• **Task details**
A line belongs in the answer if it contains "volunteer"; copy every such line from the entries below.

• **Records shown**
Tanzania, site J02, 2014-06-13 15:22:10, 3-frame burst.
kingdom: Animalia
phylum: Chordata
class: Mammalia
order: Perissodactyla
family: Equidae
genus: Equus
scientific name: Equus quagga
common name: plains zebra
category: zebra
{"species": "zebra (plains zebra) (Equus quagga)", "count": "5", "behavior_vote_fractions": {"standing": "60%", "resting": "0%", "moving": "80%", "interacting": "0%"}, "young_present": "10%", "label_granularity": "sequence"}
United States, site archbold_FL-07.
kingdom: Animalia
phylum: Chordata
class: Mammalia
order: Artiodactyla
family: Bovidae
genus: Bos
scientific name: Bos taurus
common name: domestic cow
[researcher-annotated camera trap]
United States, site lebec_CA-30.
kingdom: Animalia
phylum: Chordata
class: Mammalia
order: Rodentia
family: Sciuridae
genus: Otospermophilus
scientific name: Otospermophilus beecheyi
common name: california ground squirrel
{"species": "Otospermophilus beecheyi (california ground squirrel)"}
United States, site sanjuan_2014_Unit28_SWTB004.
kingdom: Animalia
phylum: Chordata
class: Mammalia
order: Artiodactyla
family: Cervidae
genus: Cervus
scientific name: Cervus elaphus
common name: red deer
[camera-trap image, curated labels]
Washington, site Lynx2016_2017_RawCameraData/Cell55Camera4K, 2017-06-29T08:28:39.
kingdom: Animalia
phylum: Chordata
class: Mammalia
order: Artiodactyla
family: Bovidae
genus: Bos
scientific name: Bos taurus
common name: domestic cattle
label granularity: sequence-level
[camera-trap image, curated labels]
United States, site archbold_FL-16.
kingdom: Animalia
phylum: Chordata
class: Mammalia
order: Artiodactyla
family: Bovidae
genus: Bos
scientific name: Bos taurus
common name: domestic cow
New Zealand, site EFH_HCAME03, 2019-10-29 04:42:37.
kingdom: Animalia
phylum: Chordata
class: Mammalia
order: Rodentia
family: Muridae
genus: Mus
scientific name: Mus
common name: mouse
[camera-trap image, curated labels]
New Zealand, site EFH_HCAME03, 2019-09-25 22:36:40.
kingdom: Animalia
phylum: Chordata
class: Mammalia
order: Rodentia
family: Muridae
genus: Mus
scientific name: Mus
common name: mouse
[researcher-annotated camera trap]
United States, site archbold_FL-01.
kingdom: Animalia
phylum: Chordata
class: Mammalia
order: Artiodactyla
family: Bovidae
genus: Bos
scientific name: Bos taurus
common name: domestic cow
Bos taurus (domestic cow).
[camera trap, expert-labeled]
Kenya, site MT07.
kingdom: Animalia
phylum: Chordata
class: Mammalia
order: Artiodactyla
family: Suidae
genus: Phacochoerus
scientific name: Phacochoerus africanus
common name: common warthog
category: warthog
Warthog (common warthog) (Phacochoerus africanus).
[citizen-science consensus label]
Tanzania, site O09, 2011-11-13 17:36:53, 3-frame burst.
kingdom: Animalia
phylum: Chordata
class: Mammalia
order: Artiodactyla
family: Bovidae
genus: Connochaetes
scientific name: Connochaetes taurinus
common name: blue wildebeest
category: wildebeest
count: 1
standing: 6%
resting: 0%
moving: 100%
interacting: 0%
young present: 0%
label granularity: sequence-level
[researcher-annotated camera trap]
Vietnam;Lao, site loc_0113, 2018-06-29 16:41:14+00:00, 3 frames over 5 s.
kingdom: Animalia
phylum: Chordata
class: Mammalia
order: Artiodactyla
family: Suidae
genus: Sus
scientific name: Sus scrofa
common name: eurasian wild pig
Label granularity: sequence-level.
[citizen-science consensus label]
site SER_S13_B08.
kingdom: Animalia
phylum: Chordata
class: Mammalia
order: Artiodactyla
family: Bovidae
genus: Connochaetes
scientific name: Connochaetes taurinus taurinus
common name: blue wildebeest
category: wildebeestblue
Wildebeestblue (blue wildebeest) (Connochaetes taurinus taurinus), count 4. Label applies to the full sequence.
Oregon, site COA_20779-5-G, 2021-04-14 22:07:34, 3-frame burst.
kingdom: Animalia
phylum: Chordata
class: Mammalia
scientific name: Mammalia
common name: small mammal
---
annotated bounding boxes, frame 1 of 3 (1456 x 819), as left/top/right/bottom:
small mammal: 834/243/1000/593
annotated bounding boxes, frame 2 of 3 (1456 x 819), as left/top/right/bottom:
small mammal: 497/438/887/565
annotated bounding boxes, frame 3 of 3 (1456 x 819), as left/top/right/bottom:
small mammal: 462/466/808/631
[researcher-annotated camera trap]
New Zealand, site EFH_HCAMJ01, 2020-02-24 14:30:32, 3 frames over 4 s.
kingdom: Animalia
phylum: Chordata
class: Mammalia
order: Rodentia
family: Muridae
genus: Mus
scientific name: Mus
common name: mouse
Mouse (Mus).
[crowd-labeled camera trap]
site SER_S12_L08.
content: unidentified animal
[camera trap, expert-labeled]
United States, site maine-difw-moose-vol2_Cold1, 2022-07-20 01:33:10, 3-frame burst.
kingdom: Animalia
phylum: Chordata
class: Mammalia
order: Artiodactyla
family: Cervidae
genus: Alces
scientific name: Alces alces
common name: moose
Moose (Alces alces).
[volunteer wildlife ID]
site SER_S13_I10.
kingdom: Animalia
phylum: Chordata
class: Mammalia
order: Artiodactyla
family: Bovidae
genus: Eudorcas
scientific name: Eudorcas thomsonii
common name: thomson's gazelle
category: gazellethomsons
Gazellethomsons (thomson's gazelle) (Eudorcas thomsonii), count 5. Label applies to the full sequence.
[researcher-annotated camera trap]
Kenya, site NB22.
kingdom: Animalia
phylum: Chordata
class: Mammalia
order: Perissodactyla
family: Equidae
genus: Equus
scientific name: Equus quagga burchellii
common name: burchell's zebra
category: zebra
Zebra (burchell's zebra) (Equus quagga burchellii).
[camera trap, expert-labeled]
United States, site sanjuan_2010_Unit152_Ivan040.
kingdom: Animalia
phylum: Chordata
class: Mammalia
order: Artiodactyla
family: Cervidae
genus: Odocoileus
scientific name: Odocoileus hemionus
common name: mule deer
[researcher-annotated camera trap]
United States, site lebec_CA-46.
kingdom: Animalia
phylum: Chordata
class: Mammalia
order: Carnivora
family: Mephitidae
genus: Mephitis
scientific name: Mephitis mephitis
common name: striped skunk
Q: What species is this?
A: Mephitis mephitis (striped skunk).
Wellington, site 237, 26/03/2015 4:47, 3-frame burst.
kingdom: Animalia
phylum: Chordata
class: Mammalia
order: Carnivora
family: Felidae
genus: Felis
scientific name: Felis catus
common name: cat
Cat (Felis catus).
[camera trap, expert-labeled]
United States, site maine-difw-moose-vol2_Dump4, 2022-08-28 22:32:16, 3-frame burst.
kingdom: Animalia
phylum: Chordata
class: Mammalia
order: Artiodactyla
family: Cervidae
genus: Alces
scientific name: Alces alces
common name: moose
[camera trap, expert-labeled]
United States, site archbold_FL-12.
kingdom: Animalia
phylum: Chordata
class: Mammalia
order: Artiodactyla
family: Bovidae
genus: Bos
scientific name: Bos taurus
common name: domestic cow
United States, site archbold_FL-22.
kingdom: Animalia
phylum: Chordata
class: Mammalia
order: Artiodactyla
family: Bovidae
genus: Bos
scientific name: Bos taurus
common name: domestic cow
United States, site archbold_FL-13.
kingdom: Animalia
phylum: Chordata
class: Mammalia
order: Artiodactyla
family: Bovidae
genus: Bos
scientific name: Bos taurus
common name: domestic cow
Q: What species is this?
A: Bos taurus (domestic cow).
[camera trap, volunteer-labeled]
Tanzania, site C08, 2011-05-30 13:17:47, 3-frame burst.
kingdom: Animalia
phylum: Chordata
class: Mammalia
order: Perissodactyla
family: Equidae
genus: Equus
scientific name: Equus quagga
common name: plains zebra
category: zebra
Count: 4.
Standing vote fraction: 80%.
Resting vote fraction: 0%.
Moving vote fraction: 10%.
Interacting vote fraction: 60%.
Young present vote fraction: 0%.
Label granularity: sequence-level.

• **Exercise output**
[volunteer wildlife ID]
[camera trap, volunteer-labeled]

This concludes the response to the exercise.